Os eritrócitos com tratamento de ionomicina mostraram um sinal de fluorescência brilhante para a ligação de Anexo-V à serina fosfatita no folheto externo. Em contraste, as células sem tratamento apresentaram um sinal de fluorescência muito fraco indicando eritose muito baixa. A pré-incubação em um tampão sem glicose é um importante gatilho para a indução da eritose.
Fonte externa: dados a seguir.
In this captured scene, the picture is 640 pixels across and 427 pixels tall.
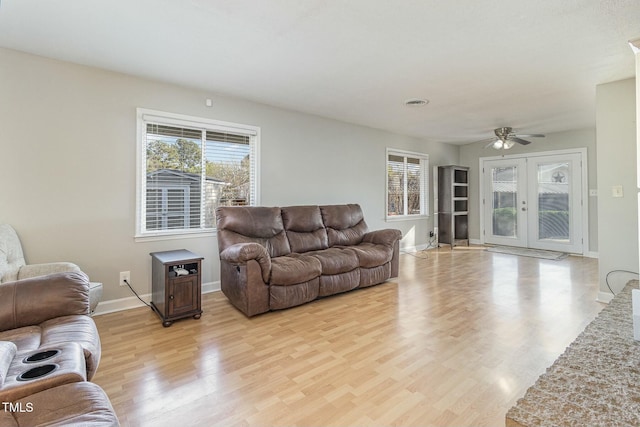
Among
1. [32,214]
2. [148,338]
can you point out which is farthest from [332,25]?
[32,214]

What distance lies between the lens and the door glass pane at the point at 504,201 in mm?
6582

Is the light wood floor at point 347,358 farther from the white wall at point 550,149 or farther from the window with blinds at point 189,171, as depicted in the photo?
the white wall at point 550,149

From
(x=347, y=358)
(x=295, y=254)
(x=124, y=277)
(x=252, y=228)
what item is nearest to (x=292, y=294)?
(x=295, y=254)

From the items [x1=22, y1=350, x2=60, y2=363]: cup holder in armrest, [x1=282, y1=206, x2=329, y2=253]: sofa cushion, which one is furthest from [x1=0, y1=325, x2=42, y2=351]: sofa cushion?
[x1=282, y1=206, x2=329, y2=253]: sofa cushion

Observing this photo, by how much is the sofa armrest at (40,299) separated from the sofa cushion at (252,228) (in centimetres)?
147

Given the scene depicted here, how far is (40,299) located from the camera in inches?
69.1

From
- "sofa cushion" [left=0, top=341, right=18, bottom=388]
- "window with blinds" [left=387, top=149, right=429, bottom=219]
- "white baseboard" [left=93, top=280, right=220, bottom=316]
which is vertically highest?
"window with blinds" [left=387, top=149, right=429, bottom=219]

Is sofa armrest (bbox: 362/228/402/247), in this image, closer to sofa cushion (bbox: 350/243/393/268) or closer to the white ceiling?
sofa cushion (bbox: 350/243/393/268)

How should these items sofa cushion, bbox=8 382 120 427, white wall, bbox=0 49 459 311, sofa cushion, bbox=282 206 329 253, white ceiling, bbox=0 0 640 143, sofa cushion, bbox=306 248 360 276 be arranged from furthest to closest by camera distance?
sofa cushion, bbox=282 206 329 253
sofa cushion, bbox=306 248 360 276
white wall, bbox=0 49 459 311
white ceiling, bbox=0 0 640 143
sofa cushion, bbox=8 382 120 427

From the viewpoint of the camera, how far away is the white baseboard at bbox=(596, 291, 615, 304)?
3.19 m

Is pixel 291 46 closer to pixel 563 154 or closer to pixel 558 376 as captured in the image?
pixel 558 376

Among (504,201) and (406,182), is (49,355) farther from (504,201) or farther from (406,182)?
(504,201)

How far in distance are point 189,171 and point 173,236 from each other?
2.51ft

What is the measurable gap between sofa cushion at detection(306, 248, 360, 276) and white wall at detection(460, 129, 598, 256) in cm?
474
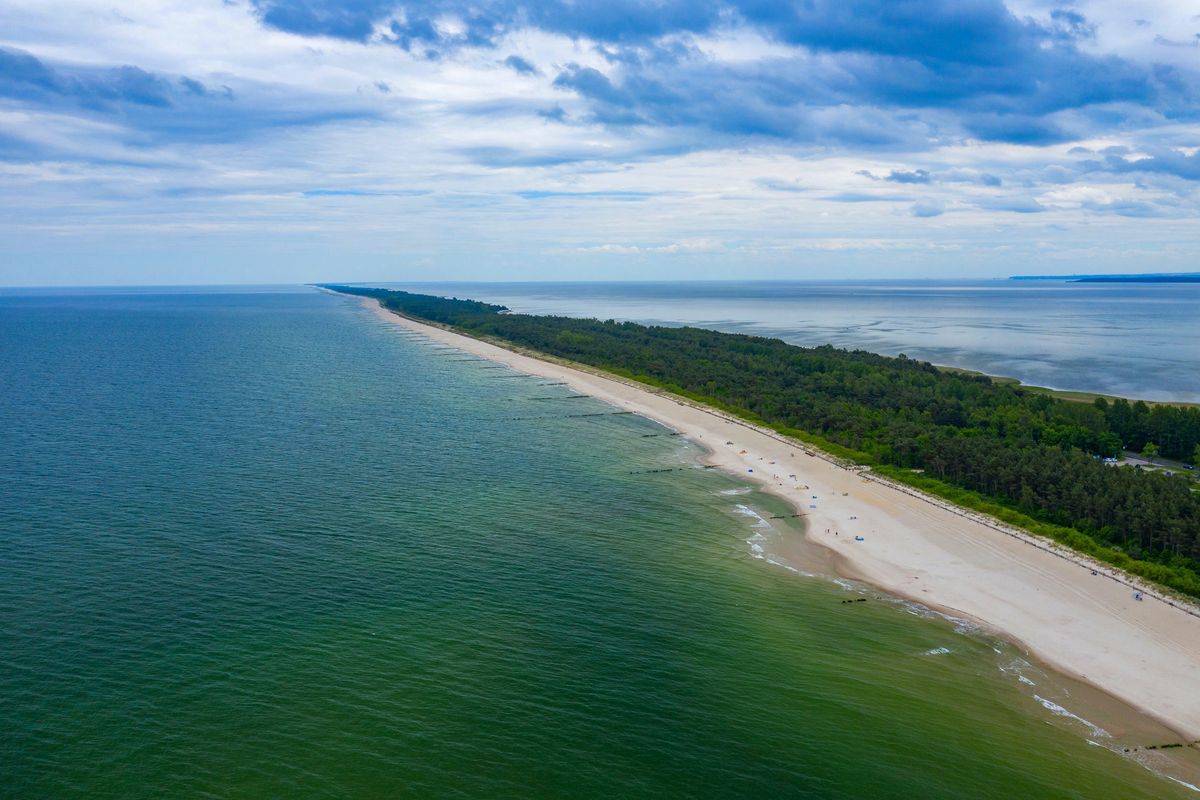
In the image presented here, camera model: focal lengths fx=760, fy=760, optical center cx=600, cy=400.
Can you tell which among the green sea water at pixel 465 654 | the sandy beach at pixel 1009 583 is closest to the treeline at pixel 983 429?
the sandy beach at pixel 1009 583

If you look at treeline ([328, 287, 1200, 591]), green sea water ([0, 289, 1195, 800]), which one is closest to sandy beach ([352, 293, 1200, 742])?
green sea water ([0, 289, 1195, 800])

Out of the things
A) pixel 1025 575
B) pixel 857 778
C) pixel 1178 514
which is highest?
pixel 1178 514

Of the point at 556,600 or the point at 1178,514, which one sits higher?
the point at 1178,514

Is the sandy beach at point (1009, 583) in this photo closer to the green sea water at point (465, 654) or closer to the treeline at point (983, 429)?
the green sea water at point (465, 654)

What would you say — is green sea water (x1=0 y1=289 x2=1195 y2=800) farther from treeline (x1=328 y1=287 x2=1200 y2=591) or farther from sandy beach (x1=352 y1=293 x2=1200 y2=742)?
treeline (x1=328 y1=287 x2=1200 y2=591)

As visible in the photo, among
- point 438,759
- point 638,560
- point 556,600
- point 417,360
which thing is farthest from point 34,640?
point 417,360

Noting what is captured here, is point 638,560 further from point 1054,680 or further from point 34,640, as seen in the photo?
point 34,640
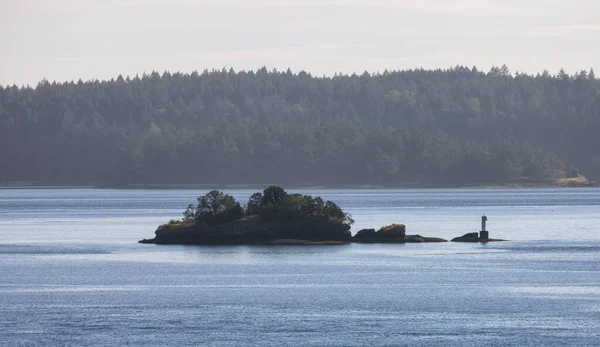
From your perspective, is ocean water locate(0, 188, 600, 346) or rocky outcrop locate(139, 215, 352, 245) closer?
ocean water locate(0, 188, 600, 346)

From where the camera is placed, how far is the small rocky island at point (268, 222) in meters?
106

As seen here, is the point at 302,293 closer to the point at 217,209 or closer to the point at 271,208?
the point at 271,208

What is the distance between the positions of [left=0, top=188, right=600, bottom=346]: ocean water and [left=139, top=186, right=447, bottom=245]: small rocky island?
1.21m

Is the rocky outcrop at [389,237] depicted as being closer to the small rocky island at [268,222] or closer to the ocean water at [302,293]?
the small rocky island at [268,222]

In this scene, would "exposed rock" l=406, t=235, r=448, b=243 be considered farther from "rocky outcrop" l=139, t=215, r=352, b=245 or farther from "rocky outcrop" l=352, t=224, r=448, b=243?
"rocky outcrop" l=139, t=215, r=352, b=245

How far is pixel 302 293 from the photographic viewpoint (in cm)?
7675

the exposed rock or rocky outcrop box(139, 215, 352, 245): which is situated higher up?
rocky outcrop box(139, 215, 352, 245)

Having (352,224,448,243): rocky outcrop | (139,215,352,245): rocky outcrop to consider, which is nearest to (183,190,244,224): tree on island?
(139,215,352,245): rocky outcrop

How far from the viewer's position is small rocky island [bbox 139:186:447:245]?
106 metres

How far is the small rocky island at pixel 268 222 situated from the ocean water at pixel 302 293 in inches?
47.6

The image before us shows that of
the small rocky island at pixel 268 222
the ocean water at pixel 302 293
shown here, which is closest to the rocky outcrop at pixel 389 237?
the small rocky island at pixel 268 222

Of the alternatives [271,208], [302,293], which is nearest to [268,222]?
[271,208]

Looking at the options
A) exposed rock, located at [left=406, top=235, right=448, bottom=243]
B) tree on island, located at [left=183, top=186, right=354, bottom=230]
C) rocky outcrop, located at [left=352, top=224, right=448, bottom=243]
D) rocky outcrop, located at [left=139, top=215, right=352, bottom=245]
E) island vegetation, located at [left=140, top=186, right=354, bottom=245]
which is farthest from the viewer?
exposed rock, located at [left=406, top=235, right=448, bottom=243]

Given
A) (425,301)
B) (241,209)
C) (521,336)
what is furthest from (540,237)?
(521,336)
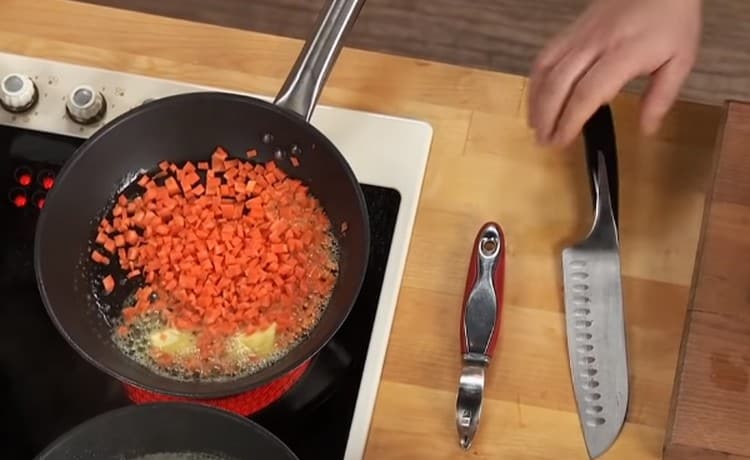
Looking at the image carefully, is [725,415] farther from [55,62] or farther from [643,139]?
[55,62]

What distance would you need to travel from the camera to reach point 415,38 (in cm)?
122

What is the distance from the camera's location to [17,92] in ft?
2.97

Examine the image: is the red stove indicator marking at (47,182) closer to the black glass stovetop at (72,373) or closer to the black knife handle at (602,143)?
the black glass stovetop at (72,373)

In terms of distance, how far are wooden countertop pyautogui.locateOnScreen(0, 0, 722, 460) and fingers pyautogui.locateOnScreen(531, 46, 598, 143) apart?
13 centimetres

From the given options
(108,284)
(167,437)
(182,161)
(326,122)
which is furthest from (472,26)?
(167,437)

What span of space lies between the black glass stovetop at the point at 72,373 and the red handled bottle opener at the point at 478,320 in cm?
8

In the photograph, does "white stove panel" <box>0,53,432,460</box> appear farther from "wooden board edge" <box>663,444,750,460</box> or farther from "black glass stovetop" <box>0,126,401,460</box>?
"wooden board edge" <box>663,444,750,460</box>

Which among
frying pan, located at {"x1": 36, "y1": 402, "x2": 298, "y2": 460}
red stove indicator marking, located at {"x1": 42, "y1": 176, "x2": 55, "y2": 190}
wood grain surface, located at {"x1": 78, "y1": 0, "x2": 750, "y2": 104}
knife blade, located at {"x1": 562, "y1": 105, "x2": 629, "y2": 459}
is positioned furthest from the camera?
wood grain surface, located at {"x1": 78, "y1": 0, "x2": 750, "y2": 104}

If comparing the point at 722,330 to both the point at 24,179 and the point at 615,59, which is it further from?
the point at 24,179

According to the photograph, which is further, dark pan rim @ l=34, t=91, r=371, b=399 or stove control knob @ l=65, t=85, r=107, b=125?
stove control knob @ l=65, t=85, r=107, b=125

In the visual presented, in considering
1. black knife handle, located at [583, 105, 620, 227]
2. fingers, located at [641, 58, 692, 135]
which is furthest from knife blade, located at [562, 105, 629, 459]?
fingers, located at [641, 58, 692, 135]

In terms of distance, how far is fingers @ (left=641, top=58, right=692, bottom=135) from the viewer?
739 mm

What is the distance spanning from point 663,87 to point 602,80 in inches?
1.9

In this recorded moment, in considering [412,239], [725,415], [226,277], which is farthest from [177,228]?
[725,415]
Uma vez que a eritpoose é observada em uma ampla gama de doenças, os experimentos que seguem este protocolo são específicos de campo. Em nosso laboratório, estamos interessados em examinar os efeitos da eritpoose nas propriedades biofísicas da membrana e interações de membrana com nanomateriais. A eritose está associada a um grande número de doenças, incluindo diabetes, anemia falciforme e talassemia.

Ter um protocolo reprodutível para induzir a eritose pode ajudar pesquisadores em qualquer um desses campos a investigar mais questões científicas específicas para cada campo.